El costo de la política argentina

Al cierre de esta edición, los datos publicados por el Indec sobre la evolución de la industria y la construcción volvieron a poner paños fríos sobre las expectativas de reactivación, que se habían visto alimentadas semanas atrás por el primer incremento interanual de la actividad económica en 15 meses. La industria y la construcción no sólo continuaron mostrando en junio importantes caídas respecto al mismo mes del año pasado (6,9% y 11,8% respectivamente), sino que también volvieron al terreno negativo en la evolución de la serie desestacionalizada, tras dos meses consecutivos de crecimiento.

Y, sin lugar a dudas, un factor central detrás de este escenario es el funcionamiento de la política argentina. El debilitamiento de la coalición gobernante como consecuencia de la recesión y la posibilidad de un nuevo cambio de rumbo en la conducción de la economía generó una gran incertidumbre respecto al futuro que paralizó la inversión en los últimos meses.

De hecho, la inversión es el componente de la demanda agregada que más ha caído últimamente, con una reducción interanual del 5,7% en el 2018, según los datos del Indec, y del 13,4% en el primer semestre de este año, según los datos más actualizados de la consultora de Orlando Ferreres.

La falta de adhesión de las principales fuerzas políticas de la Argentina a un conjunto de premisas económicas básicas que garanticen que, en caso de un cambio de coalición gobernante no se realicen modificaciones de fondo en el esquema económico, tiene como consecuencia un desaprovechamiento de las oportunidades de inversión que existen en nuestro país.
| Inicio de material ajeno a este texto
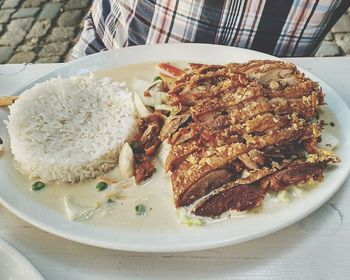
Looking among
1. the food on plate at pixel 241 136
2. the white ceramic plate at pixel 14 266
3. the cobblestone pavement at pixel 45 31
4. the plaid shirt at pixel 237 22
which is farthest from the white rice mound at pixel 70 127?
the cobblestone pavement at pixel 45 31

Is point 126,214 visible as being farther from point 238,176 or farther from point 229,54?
point 229,54

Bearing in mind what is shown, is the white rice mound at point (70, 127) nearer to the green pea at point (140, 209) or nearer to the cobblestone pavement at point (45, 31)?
the green pea at point (140, 209)

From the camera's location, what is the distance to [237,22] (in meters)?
2.02

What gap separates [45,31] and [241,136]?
3.08 metres

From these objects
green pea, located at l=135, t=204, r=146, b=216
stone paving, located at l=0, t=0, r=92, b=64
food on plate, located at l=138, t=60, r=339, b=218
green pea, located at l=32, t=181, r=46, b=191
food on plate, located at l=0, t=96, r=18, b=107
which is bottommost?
stone paving, located at l=0, t=0, r=92, b=64

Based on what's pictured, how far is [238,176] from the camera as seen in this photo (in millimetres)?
1307

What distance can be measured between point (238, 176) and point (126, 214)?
33 cm

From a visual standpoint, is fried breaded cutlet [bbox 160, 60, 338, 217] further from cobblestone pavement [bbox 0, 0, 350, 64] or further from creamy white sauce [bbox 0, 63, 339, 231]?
cobblestone pavement [bbox 0, 0, 350, 64]

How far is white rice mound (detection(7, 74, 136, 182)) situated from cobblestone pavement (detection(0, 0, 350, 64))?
2.08 meters

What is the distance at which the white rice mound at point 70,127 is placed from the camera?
143 centimetres

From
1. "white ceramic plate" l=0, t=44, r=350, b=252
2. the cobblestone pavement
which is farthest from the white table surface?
the cobblestone pavement

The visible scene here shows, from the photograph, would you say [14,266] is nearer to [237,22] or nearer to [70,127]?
[70,127]

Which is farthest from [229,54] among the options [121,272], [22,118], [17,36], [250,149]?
[17,36]

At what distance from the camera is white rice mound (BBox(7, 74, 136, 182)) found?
1.43 m
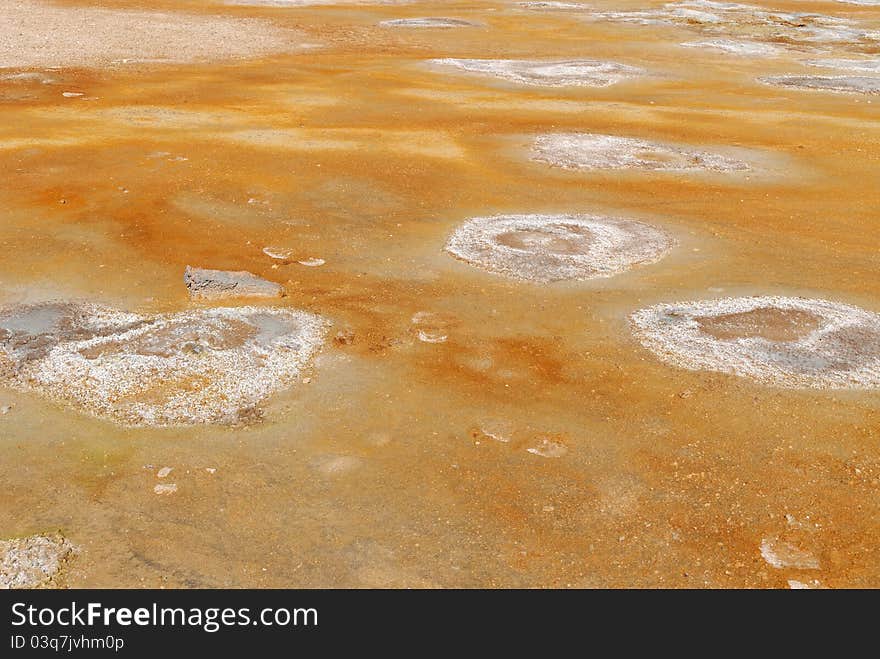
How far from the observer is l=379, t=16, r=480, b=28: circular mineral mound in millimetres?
34125

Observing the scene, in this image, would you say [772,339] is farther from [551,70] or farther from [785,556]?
[551,70]

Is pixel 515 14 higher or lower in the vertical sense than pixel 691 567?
higher

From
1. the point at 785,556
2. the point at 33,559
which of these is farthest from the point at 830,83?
the point at 33,559

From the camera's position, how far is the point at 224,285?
9.86 metres

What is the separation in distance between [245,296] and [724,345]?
5.41 metres

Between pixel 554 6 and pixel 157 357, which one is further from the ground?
pixel 554 6

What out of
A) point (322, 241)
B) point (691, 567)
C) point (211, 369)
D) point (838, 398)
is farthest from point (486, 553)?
point (322, 241)

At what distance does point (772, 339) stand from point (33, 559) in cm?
727

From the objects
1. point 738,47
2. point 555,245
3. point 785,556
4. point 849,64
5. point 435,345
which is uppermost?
point 738,47

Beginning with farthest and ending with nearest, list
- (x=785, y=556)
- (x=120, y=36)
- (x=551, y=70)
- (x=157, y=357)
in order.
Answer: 1. (x=120, y=36)
2. (x=551, y=70)
3. (x=157, y=357)
4. (x=785, y=556)

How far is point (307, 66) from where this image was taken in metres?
24.9

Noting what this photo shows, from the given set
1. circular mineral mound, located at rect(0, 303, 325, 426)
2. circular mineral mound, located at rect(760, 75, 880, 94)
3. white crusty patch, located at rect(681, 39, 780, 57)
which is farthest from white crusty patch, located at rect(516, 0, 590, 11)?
circular mineral mound, located at rect(0, 303, 325, 426)

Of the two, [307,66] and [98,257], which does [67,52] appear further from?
[98,257]

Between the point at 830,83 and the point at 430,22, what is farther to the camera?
the point at 430,22
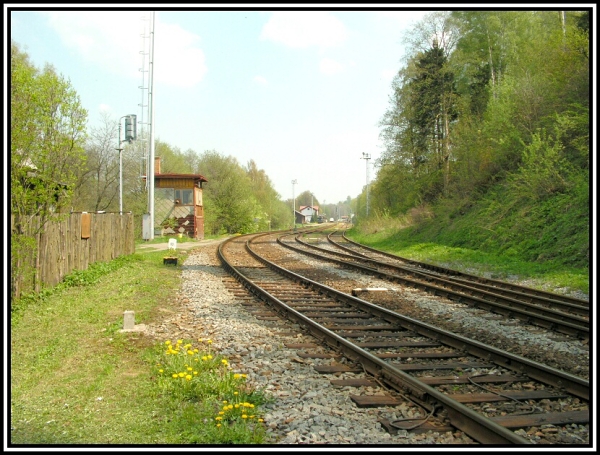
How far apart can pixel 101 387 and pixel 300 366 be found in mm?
2175

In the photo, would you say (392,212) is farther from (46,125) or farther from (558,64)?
(46,125)

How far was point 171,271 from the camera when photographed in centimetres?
1548

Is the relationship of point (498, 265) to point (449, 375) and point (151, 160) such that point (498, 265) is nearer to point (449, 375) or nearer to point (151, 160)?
point (449, 375)

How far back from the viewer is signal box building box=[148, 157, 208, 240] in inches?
1537

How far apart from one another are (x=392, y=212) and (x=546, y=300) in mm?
30718

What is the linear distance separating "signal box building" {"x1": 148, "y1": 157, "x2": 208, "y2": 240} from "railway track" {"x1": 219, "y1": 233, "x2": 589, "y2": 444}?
31431 mm

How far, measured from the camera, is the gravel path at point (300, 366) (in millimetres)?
4066

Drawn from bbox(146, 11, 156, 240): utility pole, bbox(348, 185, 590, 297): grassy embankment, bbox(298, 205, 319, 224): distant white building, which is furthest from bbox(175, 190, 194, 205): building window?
bbox(298, 205, 319, 224): distant white building

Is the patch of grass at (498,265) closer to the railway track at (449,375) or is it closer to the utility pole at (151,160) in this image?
the railway track at (449,375)

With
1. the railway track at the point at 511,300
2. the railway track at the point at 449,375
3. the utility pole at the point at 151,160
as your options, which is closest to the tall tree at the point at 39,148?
the railway track at the point at 449,375

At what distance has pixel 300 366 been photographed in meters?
5.96

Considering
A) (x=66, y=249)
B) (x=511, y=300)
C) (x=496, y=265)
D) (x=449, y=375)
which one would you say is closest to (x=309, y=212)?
(x=496, y=265)

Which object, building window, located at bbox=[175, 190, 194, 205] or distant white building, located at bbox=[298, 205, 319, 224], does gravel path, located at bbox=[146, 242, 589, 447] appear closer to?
building window, located at bbox=[175, 190, 194, 205]

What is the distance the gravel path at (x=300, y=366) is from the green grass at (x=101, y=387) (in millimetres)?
307
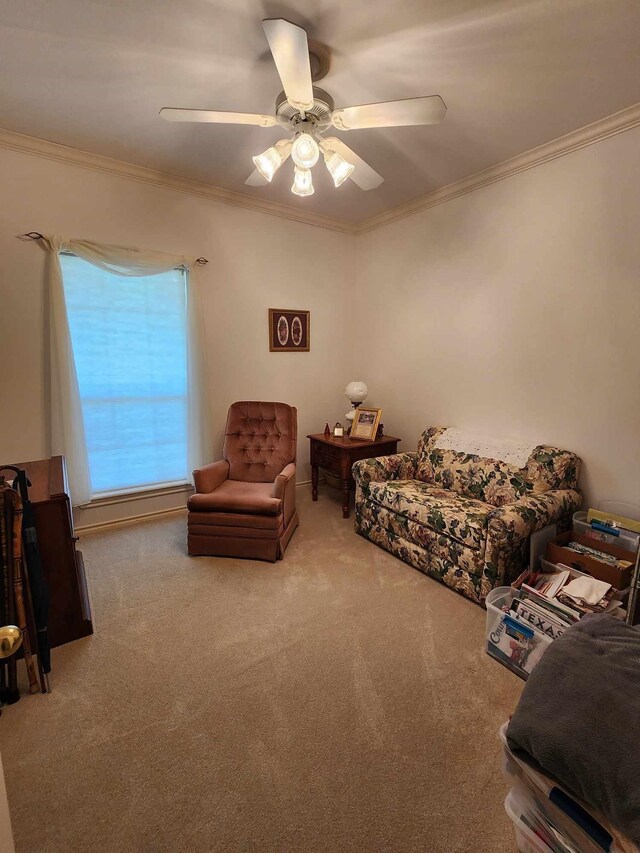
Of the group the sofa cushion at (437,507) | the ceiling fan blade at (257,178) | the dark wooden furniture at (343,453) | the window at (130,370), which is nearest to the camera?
the ceiling fan blade at (257,178)

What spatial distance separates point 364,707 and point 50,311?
9.93 ft

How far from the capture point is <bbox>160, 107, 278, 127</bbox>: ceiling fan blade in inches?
67.6

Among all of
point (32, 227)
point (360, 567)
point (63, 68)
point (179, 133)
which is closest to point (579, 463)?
point (360, 567)

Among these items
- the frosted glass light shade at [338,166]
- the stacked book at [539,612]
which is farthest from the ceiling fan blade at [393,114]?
the stacked book at [539,612]

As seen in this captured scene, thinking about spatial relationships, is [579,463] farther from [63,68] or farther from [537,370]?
[63,68]

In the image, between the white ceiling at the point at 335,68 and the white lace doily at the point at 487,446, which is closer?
the white ceiling at the point at 335,68

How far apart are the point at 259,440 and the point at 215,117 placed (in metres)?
2.17

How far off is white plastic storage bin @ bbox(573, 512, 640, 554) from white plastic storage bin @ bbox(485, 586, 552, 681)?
0.78 meters

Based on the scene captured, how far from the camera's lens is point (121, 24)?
166 centimetres

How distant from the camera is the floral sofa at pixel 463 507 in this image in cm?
218

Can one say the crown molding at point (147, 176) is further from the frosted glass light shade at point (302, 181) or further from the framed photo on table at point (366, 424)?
the framed photo on table at point (366, 424)

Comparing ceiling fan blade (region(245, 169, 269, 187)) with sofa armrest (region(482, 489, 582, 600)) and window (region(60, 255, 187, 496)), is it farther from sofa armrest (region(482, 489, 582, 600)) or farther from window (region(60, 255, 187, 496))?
sofa armrest (region(482, 489, 582, 600))

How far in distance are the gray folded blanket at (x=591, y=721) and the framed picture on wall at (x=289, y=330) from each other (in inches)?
128

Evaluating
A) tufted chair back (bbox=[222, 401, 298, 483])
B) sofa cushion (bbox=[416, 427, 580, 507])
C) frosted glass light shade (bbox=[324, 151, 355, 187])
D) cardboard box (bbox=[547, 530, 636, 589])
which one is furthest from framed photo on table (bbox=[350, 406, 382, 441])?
frosted glass light shade (bbox=[324, 151, 355, 187])
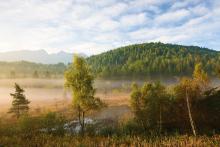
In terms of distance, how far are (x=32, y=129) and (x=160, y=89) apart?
26222 mm

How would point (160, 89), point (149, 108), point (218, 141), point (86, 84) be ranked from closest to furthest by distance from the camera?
point (218, 141) → point (86, 84) → point (149, 108) → point (160, 89)

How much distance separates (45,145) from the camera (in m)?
33.3

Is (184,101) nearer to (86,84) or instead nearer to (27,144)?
(86,84)

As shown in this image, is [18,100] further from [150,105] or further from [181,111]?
[181,111]

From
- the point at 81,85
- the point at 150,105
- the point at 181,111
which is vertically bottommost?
the point at 181,111

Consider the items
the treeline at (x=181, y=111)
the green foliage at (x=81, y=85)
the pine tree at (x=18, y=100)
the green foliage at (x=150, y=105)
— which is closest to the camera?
the green foliage at (x=81, y=85)

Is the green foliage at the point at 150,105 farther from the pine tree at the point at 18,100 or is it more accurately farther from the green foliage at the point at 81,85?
the pine tree at the point at 18,100

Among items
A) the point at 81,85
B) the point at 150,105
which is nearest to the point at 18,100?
the point at 81,85

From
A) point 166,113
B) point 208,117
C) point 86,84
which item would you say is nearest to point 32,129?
point 86,84

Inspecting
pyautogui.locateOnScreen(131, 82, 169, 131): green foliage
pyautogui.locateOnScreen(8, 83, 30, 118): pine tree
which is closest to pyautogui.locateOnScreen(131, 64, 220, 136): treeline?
pyautogui.locateOnScreen(131, 82, 169, 131): green foliage

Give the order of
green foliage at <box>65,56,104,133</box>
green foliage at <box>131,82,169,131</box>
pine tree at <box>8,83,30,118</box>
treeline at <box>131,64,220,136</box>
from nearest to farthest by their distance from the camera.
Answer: green foliage at <box>65,56,104,133</box>
treeline at <box>131,64,220,136</box>
green foliage at <box>131,82,169,131</box>
pine tree at <box>8,83,30,118</box>

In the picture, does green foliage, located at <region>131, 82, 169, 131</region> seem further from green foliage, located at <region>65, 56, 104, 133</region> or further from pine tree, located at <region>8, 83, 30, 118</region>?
pine tree, located at <region>8, 83, 30, 118</region>

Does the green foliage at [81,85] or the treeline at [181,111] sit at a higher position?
the green foliage at [81,85]

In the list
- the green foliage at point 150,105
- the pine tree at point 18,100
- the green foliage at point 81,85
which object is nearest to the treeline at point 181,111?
the green foliage at point 150,105
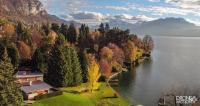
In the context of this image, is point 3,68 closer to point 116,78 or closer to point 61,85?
point 61,85

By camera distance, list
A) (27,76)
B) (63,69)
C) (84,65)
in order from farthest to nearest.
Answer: (84,65), (63,69), (27,76)

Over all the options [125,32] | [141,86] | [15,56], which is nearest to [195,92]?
[141,86]

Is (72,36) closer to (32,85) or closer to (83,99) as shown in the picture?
(32,85)

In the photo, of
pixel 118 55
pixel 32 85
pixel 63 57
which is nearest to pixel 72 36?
pixel 118 55

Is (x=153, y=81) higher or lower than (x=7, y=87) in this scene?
lower

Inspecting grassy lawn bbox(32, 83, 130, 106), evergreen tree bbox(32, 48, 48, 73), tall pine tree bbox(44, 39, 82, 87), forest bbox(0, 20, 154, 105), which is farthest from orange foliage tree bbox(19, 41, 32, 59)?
grassy lawn bbox(32, 83, 130, 106)

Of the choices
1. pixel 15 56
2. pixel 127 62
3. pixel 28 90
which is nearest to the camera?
pixel 28 90

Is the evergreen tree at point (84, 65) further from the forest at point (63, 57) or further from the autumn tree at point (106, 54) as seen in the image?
the autumn tree at point (106, 54)

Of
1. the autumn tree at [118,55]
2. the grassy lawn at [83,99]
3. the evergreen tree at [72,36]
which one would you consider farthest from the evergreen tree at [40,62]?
the evergreen tree at [72,36]
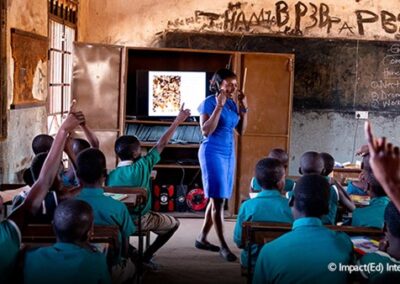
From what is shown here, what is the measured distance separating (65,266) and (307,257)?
33.7 inches

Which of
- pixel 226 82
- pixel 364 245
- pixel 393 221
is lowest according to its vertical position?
pixel 364 245

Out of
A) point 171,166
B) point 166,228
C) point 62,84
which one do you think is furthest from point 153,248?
point 62,84

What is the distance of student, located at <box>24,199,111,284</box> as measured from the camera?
2076mm

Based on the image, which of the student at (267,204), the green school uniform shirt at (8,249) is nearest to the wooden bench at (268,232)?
the student at (267,204)

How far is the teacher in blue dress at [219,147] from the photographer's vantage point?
4.70 metres

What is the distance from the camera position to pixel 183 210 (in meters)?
6.47

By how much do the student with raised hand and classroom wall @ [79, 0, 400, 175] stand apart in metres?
5.68

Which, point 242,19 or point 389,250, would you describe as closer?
point 389,250

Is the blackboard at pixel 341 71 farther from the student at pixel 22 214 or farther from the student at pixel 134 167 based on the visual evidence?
the student at pixel 22 214

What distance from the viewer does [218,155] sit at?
4773mm

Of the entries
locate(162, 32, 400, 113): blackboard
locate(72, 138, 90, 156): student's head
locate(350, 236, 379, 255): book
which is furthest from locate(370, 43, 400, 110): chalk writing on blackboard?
locate(350, 236, 379, 255): book

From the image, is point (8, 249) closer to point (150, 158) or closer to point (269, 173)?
point (269, 173)

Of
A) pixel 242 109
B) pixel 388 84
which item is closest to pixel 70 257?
pixel 242 109

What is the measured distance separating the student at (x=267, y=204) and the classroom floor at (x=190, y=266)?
43.4 inches
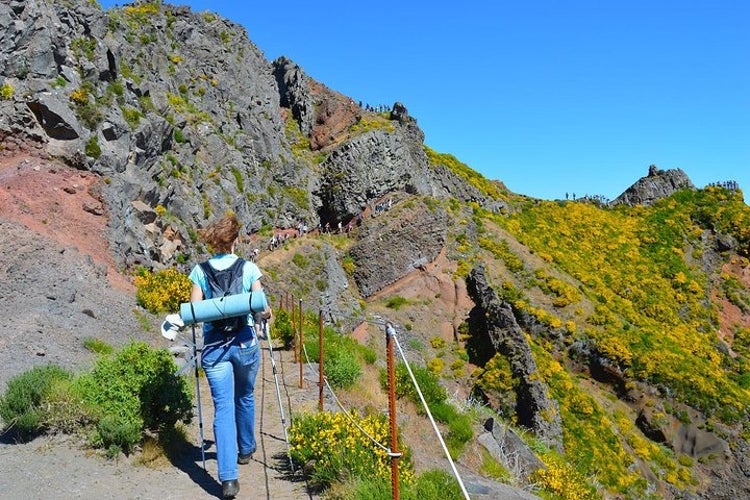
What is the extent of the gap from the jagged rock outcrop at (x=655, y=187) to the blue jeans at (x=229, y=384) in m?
59.5

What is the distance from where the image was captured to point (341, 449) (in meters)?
6.37

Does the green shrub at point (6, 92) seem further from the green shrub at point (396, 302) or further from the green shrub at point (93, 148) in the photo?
the green shrub at point (396, 302)

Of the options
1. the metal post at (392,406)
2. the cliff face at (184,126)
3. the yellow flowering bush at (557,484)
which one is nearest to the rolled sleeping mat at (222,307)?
the metal post at (392,406)

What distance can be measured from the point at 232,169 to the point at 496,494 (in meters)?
31.9

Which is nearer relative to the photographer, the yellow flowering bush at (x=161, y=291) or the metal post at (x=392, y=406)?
the metal post at (x=392, y=406)

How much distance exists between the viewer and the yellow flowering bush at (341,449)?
20.1 ft

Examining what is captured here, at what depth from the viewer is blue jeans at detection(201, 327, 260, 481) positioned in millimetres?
5840

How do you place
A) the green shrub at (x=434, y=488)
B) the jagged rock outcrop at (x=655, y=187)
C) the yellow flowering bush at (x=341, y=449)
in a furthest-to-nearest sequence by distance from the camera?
the jagged rock outcrop at (x=655, y=187)
the yellow flowering bush at (x=341, y=449)
the green shrub at (x=434, y=488)

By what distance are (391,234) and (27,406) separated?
34.6 m

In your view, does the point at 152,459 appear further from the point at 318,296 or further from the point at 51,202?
the point at 318,296

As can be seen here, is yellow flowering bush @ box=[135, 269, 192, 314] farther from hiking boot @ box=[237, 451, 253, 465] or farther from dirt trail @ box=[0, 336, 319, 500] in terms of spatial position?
hiking boot @ box=[237, 451, 253, 465]

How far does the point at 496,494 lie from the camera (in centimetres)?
734

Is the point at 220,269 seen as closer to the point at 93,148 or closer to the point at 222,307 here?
the point at 222,307

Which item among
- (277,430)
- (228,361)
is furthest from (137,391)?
(277,430)
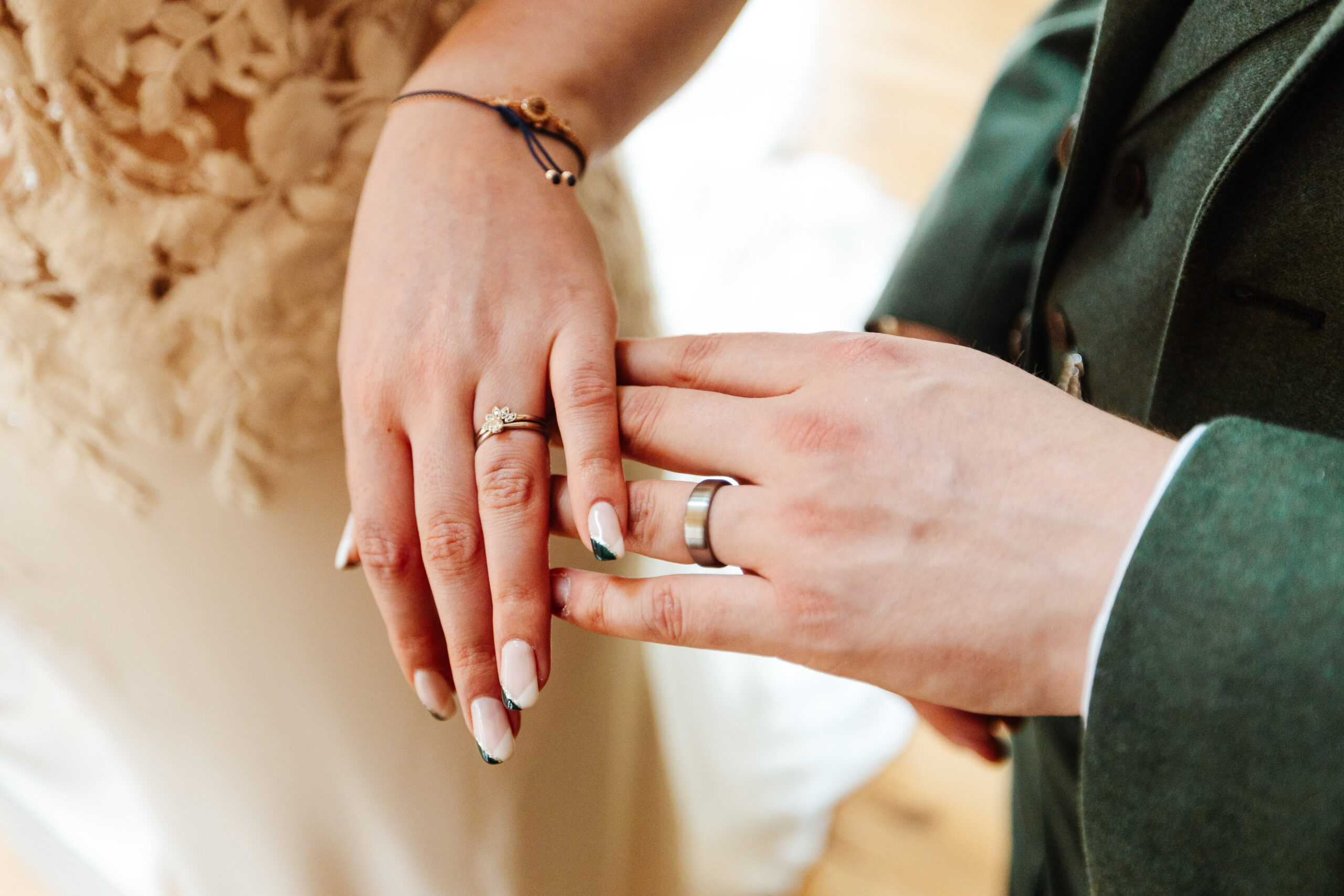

¿Cuántos proyectos no se llevaron adelante y cuántos puestos de trabajo no se crearon como consecuencia de la incertidumbre respecto a la rentabilidad que estos proyectos pudieran tener en caso de producirse un cambio de gobierno? Es difícil de precisar, pero seguramente es una cifra importante que representa un costo para la sociedad argentina tener un sistema político que hace más de 70 años no genera un esquema económico relativamente estable.

Mucho se habla de las reformas estructurales que se requieren para poner en marcha la economía en los próximos cuatro años, pero es más importante lograr, de una vez por todas, encontrar las coincidencias que seguramente existen entre los argentinos, y dejar de lado la retórica del enfrentamiento y la descalificación para generar los consensos que resultan indispensables para construir un futuro más alentador. Debe enfatizarse con claridad lo que está en juego, que es aquello que nos impide avanzar.

En definitiva: ¿de qué serviría avanzar con reformas que podrían ser desarticuladas una vez más si los vientos de cambio vuelven a soplar?